Message Too Old, No Replies

6 bots left...

What's the safest identification method?

         

menyak

1:25 am on Mar 7, 2003 (gmt 0)

10+ Year Member



From what I've read in other threads, there are 6 core-algo-search engines left right now:

google
inktomi
AV/FAST
wisenut
teoma
openfind

What's the safest and most efficient way to identify their spiders when you search for a substring of $HTTP_SERVER_VARS['HTTP_USER_AGENT'] in php?

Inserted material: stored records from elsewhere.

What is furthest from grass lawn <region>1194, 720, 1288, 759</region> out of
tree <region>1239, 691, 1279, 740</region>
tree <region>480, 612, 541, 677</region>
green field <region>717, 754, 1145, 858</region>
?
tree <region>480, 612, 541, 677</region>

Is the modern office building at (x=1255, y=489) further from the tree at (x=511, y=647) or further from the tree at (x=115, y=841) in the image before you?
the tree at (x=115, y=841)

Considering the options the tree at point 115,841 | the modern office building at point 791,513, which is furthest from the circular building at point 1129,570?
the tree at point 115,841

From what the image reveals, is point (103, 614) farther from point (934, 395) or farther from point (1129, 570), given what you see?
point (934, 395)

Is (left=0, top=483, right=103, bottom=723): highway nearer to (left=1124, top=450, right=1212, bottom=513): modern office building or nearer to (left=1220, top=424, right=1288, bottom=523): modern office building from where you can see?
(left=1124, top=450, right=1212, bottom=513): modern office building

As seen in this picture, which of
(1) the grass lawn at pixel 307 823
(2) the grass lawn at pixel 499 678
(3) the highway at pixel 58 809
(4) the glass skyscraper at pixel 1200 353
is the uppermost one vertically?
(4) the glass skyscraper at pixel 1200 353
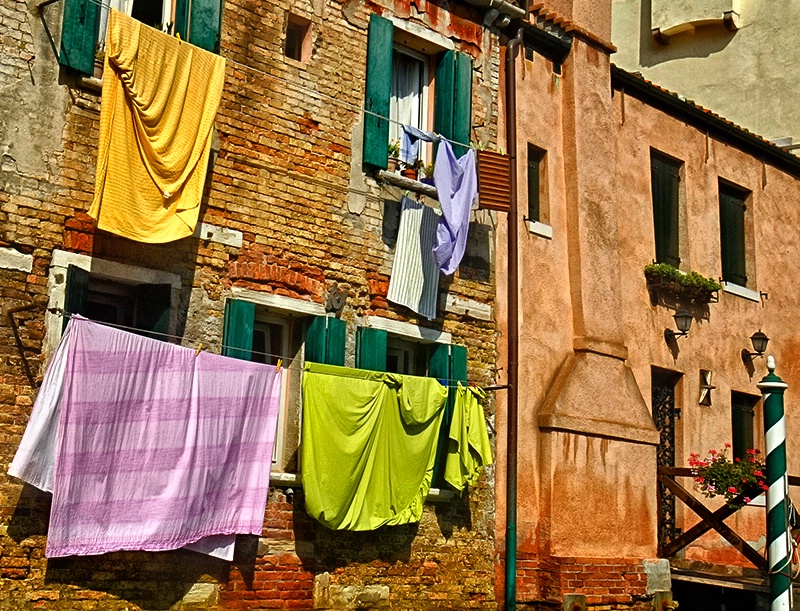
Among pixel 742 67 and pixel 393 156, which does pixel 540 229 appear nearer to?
pixel 393 156

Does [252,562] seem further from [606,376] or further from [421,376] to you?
[606,376]

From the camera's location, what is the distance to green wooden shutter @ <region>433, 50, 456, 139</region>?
42.8 feet

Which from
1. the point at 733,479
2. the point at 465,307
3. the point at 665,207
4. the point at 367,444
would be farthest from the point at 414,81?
the point at 733,479

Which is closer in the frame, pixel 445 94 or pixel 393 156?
pixel 393 156

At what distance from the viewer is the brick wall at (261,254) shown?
957cm

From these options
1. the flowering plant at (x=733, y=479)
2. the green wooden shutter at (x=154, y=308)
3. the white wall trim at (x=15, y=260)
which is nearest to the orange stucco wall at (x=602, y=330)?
the flowering plant at (x=733, y=479)

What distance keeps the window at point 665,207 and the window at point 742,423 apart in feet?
7.39

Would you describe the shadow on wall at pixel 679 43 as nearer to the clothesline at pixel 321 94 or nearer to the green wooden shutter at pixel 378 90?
the clothesline at pixel 321 94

"googlebot" and "slurp@inktomi.com" will obviously work well for the first two. What about the other four?

Jocelyn

1:38 am on Mar 7, 2003 (gmt 0)

10+ Year Member



I advise you to use the ranges of well-known ip adresses of those spiders. It is a much safer way to identify them, as everyone can easily fake a user-agent.

menyak

1:49 am on Mar 7, 2003 (gmt 0)

10+ Year Member



I would basically just need it to omit session IDs to make the crawling easier, so the only benefit of faking the user agent would probably be that you get logged out all of the time, but I wouldn't see a security concern. :)

menyak

8:26 pm on Mar 7, 2003 (gmt 0)

10+ Year Member



How about using...

"teomaagent"
"crawler@fast.no"
"WISEnutbot.com"
"robot-response@openfind.com"

Would that work? My concerns are that maybe one of the strings isn't up-to-date or is bound to change in due time. Would ALL the bots of the respective search engines contain these strings? Also, I wouldn't want to use anything that could also be part of a regular UA string, hence leaving a "normal" user without a proper session.

Thanks!

Craig_F

8:29 pm on Mar 7, 2003 (gmt 0)

10+ Year Member



I need info on this too. What is the best way to identify all major spiders? I need to be as accurate as possible.

menyak

1:04 pm on Mar 10, 2003 (gmt 0)

10+ Year Member



Is anyone able to help with this? It would really be MUCH appreciated! Thanks again.

StopSpam

10:58 am on Mar 11, 2003 (gmt 0)

10+ Year Member



I need info on this too. What is the best way to identify all major spiders? I need to be as accurate as possible.

===

The best way is indeed to check there IP adress ...
i got a tool for macintosh computer .. i am sure there
is something simular for PC ...

i type in the Ip adress of a robot ...

see sample: 64.68.82.46

my log says its from google. but to be 100% sure
i run it in this program it tells me this:

ip is from: crawler11.googlebot.com.

now i know for sure its google

fiestagirl

8:36 pm on Mar 11, 2003 (gmt 0)

10+ Year Member



How about using [robotstxt.org?...]
HTTP User-Agent is listed, as is exclusion tag.